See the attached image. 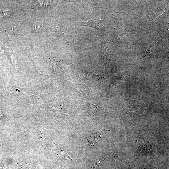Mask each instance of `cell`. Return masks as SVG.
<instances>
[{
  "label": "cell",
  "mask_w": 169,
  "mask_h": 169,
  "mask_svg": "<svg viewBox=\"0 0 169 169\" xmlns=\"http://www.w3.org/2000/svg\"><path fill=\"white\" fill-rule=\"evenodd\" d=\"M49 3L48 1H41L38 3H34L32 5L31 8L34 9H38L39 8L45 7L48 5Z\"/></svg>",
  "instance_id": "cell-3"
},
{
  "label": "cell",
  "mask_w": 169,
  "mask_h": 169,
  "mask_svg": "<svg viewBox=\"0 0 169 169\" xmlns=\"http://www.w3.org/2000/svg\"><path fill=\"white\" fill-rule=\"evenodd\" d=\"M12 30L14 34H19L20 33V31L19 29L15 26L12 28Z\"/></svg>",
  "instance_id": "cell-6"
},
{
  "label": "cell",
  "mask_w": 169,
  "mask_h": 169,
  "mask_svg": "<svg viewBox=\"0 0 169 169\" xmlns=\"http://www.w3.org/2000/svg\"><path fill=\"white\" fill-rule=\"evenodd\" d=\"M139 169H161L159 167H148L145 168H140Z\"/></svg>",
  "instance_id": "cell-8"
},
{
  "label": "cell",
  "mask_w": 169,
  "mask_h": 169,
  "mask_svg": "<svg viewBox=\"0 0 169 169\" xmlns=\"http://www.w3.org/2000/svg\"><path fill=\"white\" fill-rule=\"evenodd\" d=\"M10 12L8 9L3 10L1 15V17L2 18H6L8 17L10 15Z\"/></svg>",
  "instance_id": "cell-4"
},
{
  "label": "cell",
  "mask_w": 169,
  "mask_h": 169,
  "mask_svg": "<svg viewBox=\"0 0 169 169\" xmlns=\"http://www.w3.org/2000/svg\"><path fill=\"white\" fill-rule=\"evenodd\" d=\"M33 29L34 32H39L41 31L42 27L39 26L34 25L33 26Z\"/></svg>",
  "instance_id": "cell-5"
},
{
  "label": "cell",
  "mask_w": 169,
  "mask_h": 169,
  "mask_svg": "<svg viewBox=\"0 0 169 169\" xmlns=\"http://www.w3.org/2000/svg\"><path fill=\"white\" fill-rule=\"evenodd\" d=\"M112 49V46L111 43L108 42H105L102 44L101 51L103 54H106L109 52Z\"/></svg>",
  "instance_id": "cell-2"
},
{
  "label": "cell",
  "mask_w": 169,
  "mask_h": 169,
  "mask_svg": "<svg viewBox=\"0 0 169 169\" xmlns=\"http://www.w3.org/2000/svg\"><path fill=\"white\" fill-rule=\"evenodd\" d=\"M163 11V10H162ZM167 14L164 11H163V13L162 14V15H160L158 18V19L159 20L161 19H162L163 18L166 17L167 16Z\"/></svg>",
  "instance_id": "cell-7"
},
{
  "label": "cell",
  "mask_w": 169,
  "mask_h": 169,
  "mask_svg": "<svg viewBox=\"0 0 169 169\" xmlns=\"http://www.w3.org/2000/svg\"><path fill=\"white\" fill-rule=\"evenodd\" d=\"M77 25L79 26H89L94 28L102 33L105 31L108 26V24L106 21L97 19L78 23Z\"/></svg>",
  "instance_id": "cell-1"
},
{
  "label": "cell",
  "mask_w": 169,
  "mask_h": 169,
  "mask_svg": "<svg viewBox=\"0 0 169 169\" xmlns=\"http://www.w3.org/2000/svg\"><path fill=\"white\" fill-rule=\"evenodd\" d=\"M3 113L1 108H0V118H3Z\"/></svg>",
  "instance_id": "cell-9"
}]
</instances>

::::

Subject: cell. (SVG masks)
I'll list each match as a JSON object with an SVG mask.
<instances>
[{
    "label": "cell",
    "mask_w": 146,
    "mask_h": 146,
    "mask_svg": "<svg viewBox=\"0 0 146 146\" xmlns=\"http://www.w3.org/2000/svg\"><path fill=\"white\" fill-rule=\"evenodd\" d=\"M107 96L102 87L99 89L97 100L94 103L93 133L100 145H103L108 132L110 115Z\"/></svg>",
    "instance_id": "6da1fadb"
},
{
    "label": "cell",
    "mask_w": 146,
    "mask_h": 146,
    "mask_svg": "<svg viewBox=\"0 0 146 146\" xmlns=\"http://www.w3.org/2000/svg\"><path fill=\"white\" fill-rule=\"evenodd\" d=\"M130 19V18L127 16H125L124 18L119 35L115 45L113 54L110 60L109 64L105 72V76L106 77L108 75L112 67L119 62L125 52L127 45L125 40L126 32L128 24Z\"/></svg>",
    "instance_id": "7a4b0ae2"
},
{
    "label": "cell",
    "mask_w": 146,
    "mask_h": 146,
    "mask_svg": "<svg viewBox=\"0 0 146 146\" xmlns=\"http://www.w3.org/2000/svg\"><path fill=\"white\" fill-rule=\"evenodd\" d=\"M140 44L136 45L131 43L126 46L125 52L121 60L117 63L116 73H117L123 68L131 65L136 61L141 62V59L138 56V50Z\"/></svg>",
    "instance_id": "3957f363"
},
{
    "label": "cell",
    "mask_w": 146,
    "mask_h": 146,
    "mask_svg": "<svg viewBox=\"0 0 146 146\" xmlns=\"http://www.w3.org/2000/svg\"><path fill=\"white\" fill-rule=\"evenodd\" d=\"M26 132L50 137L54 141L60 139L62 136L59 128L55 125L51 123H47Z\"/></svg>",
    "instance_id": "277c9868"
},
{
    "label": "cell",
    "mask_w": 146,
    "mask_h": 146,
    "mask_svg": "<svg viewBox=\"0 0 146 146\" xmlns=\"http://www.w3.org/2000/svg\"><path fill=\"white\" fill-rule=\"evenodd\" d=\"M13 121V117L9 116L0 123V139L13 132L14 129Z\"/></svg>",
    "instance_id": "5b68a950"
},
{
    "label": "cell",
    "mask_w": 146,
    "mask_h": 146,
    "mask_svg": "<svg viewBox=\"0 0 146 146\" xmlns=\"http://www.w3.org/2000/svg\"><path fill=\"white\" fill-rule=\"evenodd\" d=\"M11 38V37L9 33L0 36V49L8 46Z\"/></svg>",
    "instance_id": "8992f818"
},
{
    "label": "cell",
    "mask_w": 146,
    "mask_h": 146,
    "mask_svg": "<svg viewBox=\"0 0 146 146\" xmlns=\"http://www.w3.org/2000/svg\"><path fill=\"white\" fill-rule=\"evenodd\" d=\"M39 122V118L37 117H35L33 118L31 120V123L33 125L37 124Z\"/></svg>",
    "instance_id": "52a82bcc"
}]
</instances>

::::

▸ **YOUR GOAL**
Copy out every line from the one containing "Subject: cell. (SVG masks)" down to the one containing "121V117L9 116L0 123V139L13", including both, without changing a single character.

▸ **FULL OUTPUT**
Subject: cell. (SVG masks)
I'll list each match as a JSON object with an SVG mask.
<instances>
[{
    "label": "cell",
    "mask_w": 146,
    "mask_h": 146,
    "mask_svg": "<svg viewBox=\"0 0 146 146\" xmlns=\"http://www.w3.org/2000/svg\"><path fill=\"white\" fill-rule=\"evenodd\" d=\"M107 96L102 87L99 89L97 100L94 103L93 133L100 145H103L108 132L110 115Z\"/></svg>",
    "instance_id": "6da1fadb"
},
{
    "label": "cell",
    "mask_w": 146,
    "mask_h": 146,
    "mask_svg": "<svg viewBox=\"0 0 146 146\" xmlns=\"http://www.w3.org/2000/svg\"><path fill=\"white\" fill-rule=\"evenodd\" d=\"M130 19V18L127 16H125L124 18L119 35L115 45L113 54L110 60L109 64L105 72V76L106 77L108 75L112 67L119 62L125 52L127 45L125 40L126 32L128 24Z\"/></svg>",
    "instance_id": "7a4b0ae2"
},
{
    "label": "cell",
    "mask_w": 146,
    "mask_h": 146,
    "mask_svg": "<svg viewBox=\"0 0 146 146\" xmlns=\"http://www.w3.org/2000/svg\"><path fill=\"white\" fill-rule=\"evenodd\" d=\"M140 44L136 45L131 43L126 46L125 52L121 60L117 63L116 73H117L123 68L131 65L136 61L141 62V59L138 56V50Z\"/></svg>",
    "instance_id": "3957f363"
},
{
    "label": "cell",
    "mask_w": 146,
    "mask_h": 146,
    "mask_svg": "<svg viewBox=\"0 0 146 146\" xmlns=\"http://www.w3.org/2000/svg\"><path fill=\"white\" fill-rule=\"evenodd\" d=\"M26 132L50 137L54 141L60 139L62 136L59 128L55 125L51 123H47Z\"/></svg>",
    "instance_id": "277c9868"
},
{
    "label": "cell",
    "mask_w": 146,
    "mask_h": 146,
    "mask_svg": "<svg viewBox=\"0 0 146 146\" xmlns=\"http://www.w3.org/2000/svg\"><path fill=\"white\" fill-rule=\"evenodd\" d=\"M13 121V117L9 116L0 123V139L13 132L14 129Z\"/></svg>",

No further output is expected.